Written exercise:
Pull out every line of the material below that contains the string "list", and copy each such line in full. Case matters.

>> start

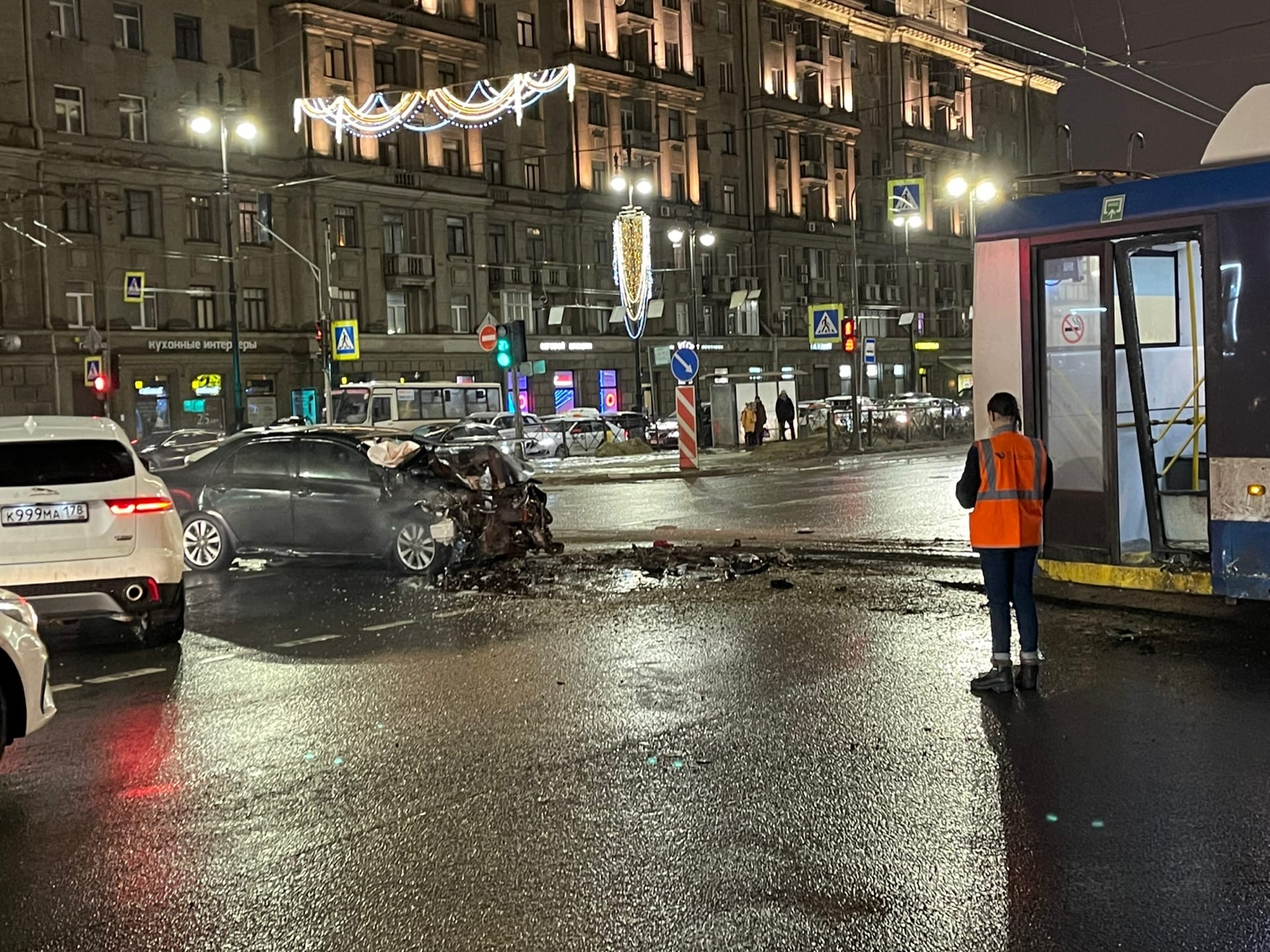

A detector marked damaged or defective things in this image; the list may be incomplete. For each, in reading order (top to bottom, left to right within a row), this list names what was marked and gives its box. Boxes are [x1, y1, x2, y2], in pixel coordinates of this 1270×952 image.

crashed dark sedan [159, 427, 556, 574]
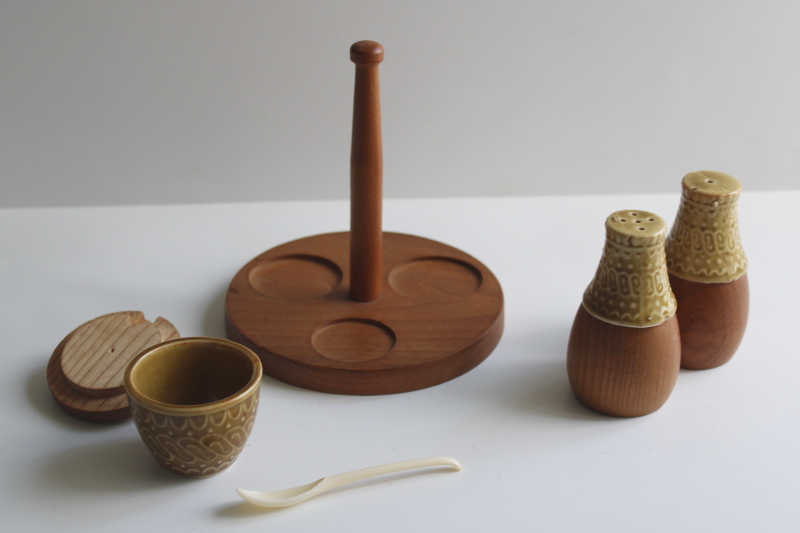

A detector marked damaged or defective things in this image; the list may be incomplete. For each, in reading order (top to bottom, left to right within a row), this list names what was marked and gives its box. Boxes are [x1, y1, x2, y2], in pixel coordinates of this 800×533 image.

broken wooden lid [47, 312, 180, 420]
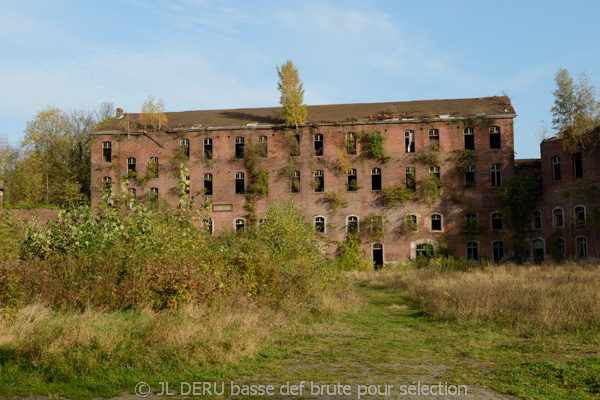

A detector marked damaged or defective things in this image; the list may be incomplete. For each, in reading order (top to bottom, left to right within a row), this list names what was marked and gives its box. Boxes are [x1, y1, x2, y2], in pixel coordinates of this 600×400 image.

damaged roof [94, 95, 516, 133]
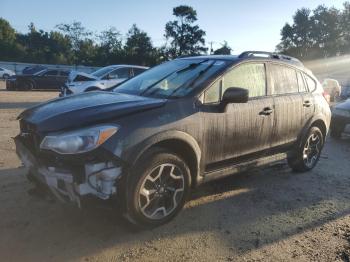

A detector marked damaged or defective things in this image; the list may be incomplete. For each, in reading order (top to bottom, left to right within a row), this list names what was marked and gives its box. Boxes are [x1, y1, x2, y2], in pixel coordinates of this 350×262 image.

damaged front bumper [15, 137, 123, 207]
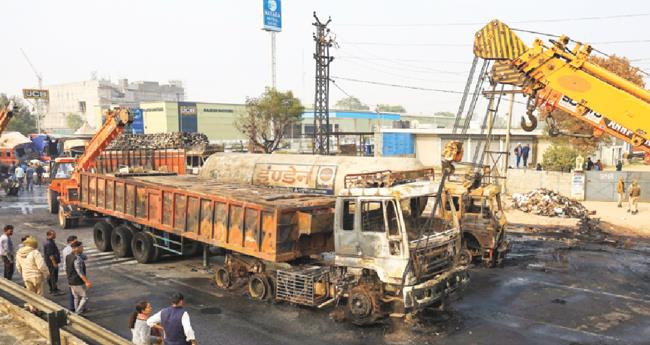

>> end

Task result:
A detector marked damaged or defective things in this image; the list may be incomplete. For each, in reading order (top to bottom, left to right within a row), this list names what was marked and gives its box. Boxes are [x1, y1, x2, y2], in pixel coordinates of this 1270×952 image.
A detector marked damaged or defective things in this image; the list may be incomplete. For each, in reading order (top to bottom, left to right within a row), this list names what was marked and gives its box. Boxes are [x1, y1, x2, y2], in pixel coordinates of this 800×533 image.
A detector marked damaged or defective things in this image; the list may be incomplete. For each, in reading order (top to bottom, left to right within a row), this list names what was marked and gives its box. Boxes are [x1, y1, x2, y2], in pixel coordinates of this 600×400 image.
A detector marked damaged or defective things in this image; the list may be incomplete. For each, in reading order (top to bottom, left to right within a row), this list names what was marked and gives its box. Boxes are [x1, y1, x2, y2], in pixel coordinates of this 350×262 image.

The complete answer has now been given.